## Texte choisi:
+===+

« Qui es-tu ? » : discours personnels & subjectivité au XVIIe siècle
1Dans une des études réunies par Olivier Pot dans Émergence du sujet. De l’Amant vert au Misanthrope1, Michel Jeanneret commente l’importance grandissante du lecteur à partir de la Renaissance. Il y voit la trace d’un mouvement plus global, touchant les mutations de l’épistémologie.
On assiste en effet à un déplacement du foyer de la connaissance, dans la mesure où on s’intéresse moins, désormais, à l’assise métaphysique de la vérité qu’à la nécessaire intervention de l’homme dans le processus cognitif. Le point de vue humain, avec ses éventuelles déformations, devient partie intégrante de l’expérience philosophique et esthétique. C’est Nicolas de Cuse qui, selon Cassirer, aurait le premier déplacé l’objet de la réflexion sur la possibilité même de la connaissance et sur les modes de saisie que la pensée exerce sur le réel. Pour connaître Dieu ou le monde, il faut commencer par connaître le sujet connaissant et tenir compte de la perspective qui est la sienne. Les philosophes intègrent cette inévitable médiation, tandis que les peintres, au même moment, inventent la perspective, c’est-à-dire organisent la représentation dans sa relation au sujet regardant, qui en est la source. (p. 157‑158)

+===+

## Contenu des données:
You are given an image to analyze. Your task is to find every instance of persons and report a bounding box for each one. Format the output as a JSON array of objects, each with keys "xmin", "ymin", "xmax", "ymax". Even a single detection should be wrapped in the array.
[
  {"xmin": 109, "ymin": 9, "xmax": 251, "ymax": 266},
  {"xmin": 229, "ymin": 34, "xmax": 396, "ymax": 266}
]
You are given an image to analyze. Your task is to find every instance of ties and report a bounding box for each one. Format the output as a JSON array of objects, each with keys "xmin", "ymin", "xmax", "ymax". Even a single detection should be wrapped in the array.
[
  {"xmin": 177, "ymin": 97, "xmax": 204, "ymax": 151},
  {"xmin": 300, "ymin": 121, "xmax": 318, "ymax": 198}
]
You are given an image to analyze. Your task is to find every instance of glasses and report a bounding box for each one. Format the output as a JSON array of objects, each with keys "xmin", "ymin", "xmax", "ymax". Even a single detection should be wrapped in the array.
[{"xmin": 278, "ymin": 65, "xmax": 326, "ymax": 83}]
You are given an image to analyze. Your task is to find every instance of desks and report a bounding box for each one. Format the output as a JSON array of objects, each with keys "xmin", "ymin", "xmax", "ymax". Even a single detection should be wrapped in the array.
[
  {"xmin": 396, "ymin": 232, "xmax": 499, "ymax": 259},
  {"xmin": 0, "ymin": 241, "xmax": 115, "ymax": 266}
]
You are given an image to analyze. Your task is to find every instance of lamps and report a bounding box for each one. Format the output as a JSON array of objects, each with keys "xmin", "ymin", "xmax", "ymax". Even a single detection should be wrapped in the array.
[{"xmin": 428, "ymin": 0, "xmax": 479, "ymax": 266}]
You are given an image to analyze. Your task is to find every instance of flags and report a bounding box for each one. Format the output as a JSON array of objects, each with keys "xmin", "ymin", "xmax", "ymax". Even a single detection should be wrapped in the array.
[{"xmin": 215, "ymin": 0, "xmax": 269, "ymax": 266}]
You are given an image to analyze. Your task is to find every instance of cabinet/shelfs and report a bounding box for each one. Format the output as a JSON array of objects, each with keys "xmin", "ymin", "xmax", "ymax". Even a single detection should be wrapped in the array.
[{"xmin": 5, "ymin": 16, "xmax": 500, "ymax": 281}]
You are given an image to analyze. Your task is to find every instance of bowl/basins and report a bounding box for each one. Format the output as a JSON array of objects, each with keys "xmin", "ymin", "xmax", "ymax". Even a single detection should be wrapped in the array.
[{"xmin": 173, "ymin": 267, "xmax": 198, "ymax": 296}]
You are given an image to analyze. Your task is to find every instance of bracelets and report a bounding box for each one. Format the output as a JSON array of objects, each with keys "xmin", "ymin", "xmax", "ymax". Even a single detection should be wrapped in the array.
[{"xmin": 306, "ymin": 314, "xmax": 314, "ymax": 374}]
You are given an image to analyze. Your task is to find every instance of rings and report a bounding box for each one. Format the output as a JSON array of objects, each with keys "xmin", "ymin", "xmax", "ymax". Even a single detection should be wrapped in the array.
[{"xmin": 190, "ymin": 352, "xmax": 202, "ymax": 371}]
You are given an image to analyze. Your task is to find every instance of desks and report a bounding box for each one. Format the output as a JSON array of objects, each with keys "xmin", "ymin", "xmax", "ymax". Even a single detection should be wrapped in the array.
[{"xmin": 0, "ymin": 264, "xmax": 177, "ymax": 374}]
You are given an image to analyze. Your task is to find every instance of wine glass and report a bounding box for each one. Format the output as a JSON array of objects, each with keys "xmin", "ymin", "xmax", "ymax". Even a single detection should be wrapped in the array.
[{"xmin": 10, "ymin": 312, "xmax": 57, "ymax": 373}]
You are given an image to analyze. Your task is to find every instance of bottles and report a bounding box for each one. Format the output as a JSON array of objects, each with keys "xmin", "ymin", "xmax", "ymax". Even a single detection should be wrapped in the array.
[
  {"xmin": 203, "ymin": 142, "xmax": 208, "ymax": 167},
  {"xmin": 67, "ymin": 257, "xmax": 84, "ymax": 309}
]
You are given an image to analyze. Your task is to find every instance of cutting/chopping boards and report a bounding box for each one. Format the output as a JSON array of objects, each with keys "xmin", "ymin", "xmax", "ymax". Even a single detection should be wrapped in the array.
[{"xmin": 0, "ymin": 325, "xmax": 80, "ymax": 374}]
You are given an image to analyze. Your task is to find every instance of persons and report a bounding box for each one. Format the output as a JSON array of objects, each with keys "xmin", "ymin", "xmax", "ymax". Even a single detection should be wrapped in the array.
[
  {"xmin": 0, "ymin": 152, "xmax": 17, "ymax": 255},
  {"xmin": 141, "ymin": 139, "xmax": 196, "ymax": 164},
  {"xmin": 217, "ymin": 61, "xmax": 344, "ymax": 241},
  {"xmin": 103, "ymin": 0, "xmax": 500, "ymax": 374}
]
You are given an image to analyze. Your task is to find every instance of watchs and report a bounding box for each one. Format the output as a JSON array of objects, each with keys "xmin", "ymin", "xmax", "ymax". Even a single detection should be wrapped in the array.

+===+

## Objectifs:
a: D'après l'extrait sur la subjectivité au XVIIe siècle, qui aurait été le premier, selon Cassirer, à déplacer l'objet de la réflexion sur la possibilité même de la connaissance ?
b: Poursuivez l'extrait sur la subjectivité au XVIIe siècle en reprenant après sa dernière phrase.

## Corrigé des exercices:
a: Nicolas de Cuse.

b:
2Judith Sribnai, dans Récit et relation de soi au xviie siècle, prend en quelque sorte le relais de cette réflexion. Sa proposition se construit en effet autour de l’idée que la connaissance de soi est intimement liée à la connaissance du monde et à la position du sujet regardant, en quête de savoir. Elle propose de penser de façon solidaire le plan de l’élaboration du « je » qui écrit et celui du « je » qui lit. Plus précisément, elle élargit les figures de ces deux « je », en faisant du moment d’élaboration de soi un moment nécessairement dialogué, fondé sur la rencontre, la confrontation et l’accueil de l’altérité. Interroger la construction de la subjectivité requiert donc d’une part de croiser les perspectives : les enjeux énonciatifs rencontrent des questions philosophiques et éthiques ; d’autre part cette construction se pense dans un double-mouvement, à la fois « récit de soi » et « relation à autrui ».
« Lire ensemble »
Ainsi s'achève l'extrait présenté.